What you have to do:
Answer these questions about the post on structural mistakes in The Crying of Lot 49 that follows:
1. What misprinted form of "postmaster" appears in the quoted passage?
2. Which character says "So they make misprints, let them"?
3. According to the post, what has fewer consequences than the press of a nuclear button?

Tag: belief

Relevance of structural mistakes in The Crying of Lot 49

“‘Metzger,’ it occurred to her, ‘what is a potsmaster?’ … ‘So they make misprints,’ Metzger said, ‘let them. As long as they’re careful about not pressing the wrong button, you know?'” (33). The irony of course is that the “wrong button” is in fact exactly what is pressed in order to make the typo from postmaster to potsmaster. The dialogue therefore becomes not about whether there is a level of control placed by a higher power onto this fictional world but to what point it is greatly influential on the lives and experiences of the characters – obviously the press of a nuclear button dramatically influences the ability for the characters to interact in the world, while a misprint on an envelope has fewer consequences. But the question arises; what if an obscene message is received? Can it be reported? The function of the notice has lost all relevance to the world because of an uncontrollable structure. The private postage conspiracy that follows this event is then given new meaning; if the purpose of the conspiracy is to fight this uncontrollable power, the same power that has mislabeled the direction for how to report a letter, is the problem it tries to fix worth the effort, and if it is, is there any solution that comes out of division of power anyway?

Stored data:
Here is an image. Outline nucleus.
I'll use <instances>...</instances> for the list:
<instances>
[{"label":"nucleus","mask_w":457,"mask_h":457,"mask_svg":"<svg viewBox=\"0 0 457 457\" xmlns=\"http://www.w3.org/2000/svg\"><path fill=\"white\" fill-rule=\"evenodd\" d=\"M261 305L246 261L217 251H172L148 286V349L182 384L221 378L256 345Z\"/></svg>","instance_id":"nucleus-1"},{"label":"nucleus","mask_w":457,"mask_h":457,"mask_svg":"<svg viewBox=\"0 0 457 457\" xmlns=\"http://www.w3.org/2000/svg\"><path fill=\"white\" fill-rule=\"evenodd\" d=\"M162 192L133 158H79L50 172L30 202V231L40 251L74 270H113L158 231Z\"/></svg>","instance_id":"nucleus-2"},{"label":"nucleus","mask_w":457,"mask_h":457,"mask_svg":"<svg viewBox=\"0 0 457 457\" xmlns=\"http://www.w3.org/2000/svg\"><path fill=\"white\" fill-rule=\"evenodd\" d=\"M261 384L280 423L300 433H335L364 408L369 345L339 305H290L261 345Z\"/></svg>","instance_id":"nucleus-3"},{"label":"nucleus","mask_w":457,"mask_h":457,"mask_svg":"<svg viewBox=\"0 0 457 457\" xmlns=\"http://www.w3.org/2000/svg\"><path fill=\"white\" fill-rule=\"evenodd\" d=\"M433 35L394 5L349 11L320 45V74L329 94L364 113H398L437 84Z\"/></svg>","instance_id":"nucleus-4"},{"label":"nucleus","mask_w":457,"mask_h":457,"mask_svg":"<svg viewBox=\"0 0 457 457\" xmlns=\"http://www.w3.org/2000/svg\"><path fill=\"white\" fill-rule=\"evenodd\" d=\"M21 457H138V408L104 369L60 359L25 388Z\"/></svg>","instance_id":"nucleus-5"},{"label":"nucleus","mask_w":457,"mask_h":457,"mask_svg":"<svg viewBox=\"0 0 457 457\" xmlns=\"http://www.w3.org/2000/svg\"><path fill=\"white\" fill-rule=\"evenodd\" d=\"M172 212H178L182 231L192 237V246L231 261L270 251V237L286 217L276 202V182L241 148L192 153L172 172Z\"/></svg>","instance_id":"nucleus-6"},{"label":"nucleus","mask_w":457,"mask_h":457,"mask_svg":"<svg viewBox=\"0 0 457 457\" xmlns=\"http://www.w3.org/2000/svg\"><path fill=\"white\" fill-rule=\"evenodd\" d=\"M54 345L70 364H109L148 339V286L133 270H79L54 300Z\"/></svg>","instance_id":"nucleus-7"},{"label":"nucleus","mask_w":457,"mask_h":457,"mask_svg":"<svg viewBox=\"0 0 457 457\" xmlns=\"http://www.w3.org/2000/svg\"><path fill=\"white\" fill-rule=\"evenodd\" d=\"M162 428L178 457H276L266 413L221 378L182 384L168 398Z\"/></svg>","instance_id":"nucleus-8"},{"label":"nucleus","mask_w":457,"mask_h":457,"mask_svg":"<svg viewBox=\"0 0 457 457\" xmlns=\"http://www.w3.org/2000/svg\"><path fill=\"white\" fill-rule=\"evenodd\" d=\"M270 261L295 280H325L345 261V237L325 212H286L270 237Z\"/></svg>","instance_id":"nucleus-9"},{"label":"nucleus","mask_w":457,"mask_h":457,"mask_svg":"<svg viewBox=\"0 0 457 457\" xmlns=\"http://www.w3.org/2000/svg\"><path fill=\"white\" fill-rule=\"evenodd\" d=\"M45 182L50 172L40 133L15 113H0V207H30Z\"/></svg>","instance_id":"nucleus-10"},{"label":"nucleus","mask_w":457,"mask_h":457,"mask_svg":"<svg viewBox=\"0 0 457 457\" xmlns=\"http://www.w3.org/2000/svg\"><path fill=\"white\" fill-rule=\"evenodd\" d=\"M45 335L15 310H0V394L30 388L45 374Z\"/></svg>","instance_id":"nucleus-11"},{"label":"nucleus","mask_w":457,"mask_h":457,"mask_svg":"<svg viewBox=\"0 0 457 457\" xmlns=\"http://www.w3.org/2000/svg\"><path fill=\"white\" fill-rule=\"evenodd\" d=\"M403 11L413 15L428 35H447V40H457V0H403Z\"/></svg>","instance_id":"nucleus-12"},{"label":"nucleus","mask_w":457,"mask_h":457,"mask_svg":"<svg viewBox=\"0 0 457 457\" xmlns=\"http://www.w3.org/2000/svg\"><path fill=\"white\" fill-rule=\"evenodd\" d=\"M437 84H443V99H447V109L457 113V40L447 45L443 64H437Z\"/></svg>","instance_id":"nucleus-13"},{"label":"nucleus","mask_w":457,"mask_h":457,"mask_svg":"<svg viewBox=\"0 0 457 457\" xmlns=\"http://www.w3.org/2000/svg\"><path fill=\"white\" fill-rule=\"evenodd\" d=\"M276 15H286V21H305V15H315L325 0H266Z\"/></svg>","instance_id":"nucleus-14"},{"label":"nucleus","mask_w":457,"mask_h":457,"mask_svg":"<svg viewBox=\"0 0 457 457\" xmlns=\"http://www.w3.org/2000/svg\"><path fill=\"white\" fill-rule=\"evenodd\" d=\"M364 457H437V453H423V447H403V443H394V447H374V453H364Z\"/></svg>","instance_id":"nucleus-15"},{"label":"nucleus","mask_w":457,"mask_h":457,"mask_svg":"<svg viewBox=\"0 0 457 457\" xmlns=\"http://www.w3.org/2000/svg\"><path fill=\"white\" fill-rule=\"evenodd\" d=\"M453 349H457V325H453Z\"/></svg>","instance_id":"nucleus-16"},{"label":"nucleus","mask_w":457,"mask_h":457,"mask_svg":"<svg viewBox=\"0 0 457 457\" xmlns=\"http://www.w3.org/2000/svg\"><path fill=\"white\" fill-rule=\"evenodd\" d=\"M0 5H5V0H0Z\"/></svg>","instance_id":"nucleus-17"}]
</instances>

Answer:
1. Potsmaster
2. Metzger
3. A misprint on an envelope